HIBERNATION MODE

Wow. It’s been quite a crazy month for me- both personally and professionally. I got back from a super long vacation, finished up a few different trainings I was involved in, finished lot of last minute preparations for Mindfully Restored Retreats, actually EXPERIENCED our first retreat (September 14-17th) which was beyond what we could have hoped for, started my virtual women’s circle last week with five amazing women and I still managed to keep up with school, family, my relationship and my self-care. It’s been pretty wild, but to be completely transparent with ya’ll, I took on more than I should have. I’ve had a blast and I’ve been really good at stepping away from my responsibilities to take care of myself. To meditate. To practice. To binge watch episodes of Quantico. Did anyone else join that party late? I just started watching it and I kind of can’t stop. I make sure to turn my phone off and go outside often. To work on my book. To drink water and make homemade meals. You get the point!

I expected to come home from the Mindfully Restored Retreat and write about the incredible experience, but I haven’t really been able to put it into words yet.
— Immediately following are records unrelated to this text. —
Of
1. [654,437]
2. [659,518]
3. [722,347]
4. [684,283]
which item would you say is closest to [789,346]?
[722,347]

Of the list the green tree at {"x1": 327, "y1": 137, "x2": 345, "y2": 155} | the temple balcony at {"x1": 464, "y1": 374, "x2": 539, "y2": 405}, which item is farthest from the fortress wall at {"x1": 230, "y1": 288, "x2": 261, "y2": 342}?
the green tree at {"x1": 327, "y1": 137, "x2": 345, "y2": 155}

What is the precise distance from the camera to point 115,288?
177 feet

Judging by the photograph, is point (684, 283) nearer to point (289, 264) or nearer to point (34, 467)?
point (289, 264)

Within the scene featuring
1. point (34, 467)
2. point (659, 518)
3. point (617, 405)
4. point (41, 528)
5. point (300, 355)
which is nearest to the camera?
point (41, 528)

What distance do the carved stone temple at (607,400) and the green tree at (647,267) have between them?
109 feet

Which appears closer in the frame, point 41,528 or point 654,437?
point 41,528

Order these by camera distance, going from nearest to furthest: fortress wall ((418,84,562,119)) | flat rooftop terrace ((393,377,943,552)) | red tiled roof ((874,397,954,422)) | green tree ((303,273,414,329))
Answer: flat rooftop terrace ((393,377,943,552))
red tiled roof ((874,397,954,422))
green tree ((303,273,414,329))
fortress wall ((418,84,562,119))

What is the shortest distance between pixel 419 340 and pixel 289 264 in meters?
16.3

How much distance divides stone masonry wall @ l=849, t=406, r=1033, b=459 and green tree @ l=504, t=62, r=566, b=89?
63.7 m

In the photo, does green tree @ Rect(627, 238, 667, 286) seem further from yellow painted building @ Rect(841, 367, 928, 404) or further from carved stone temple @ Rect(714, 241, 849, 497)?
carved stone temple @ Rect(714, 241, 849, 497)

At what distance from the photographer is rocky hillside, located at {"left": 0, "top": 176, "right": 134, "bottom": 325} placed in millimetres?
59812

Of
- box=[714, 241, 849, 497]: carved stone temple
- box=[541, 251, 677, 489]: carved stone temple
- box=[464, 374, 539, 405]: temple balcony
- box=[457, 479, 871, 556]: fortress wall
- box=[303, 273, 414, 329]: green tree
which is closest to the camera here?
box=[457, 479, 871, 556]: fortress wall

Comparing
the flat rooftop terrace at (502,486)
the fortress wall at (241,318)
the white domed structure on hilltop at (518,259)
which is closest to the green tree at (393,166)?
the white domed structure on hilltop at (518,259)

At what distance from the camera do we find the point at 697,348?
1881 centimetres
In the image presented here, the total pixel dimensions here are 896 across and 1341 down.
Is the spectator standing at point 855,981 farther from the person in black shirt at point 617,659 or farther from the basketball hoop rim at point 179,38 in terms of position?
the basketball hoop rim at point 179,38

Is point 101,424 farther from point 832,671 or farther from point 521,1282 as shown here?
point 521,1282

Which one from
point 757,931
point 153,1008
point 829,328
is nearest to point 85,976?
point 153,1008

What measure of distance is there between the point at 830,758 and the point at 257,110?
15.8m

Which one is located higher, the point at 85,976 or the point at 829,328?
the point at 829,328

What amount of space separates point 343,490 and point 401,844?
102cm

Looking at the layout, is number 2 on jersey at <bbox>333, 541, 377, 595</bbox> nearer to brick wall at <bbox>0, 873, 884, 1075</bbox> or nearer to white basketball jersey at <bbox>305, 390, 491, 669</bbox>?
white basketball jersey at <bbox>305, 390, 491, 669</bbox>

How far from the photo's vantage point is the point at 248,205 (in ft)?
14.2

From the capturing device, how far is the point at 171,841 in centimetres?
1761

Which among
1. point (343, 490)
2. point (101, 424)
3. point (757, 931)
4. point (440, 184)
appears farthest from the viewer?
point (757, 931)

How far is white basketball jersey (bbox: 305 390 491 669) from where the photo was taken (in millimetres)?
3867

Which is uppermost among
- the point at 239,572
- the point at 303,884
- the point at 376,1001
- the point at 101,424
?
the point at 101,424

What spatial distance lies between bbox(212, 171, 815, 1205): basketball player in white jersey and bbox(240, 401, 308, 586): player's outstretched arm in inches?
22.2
I’m still processing. Still integrating. All I’ve really been able to say is that I’m grateful. Grateful for an amazing partnership with my soul sister Kerry Osborn, the Founder of The Obsessive Outsiders. Grateful for each person that showed up that weekend and trusted us to hold space for them. Grateful for community and vulnerability. For willingness and support. For the opportunity to create and to make my vision come to life.

Grateful. Grateful. Grateful.

I’m full of ideas and inspiration for new projects, but I’m in what I like to call my “hibernation mode” right now. I’m recharging and taking things really slow. I’m integrating all the different lessons I’m learning. I’m reflecting and prioritizing my own growth. I’m catching up with friends and family, but mostly with myself. So many aspects of my life are currently shifting.

I’m preparing to offer my whole heart to this vision of mine and I cannot freaking wait.

ps- thanks for holding space for me to share.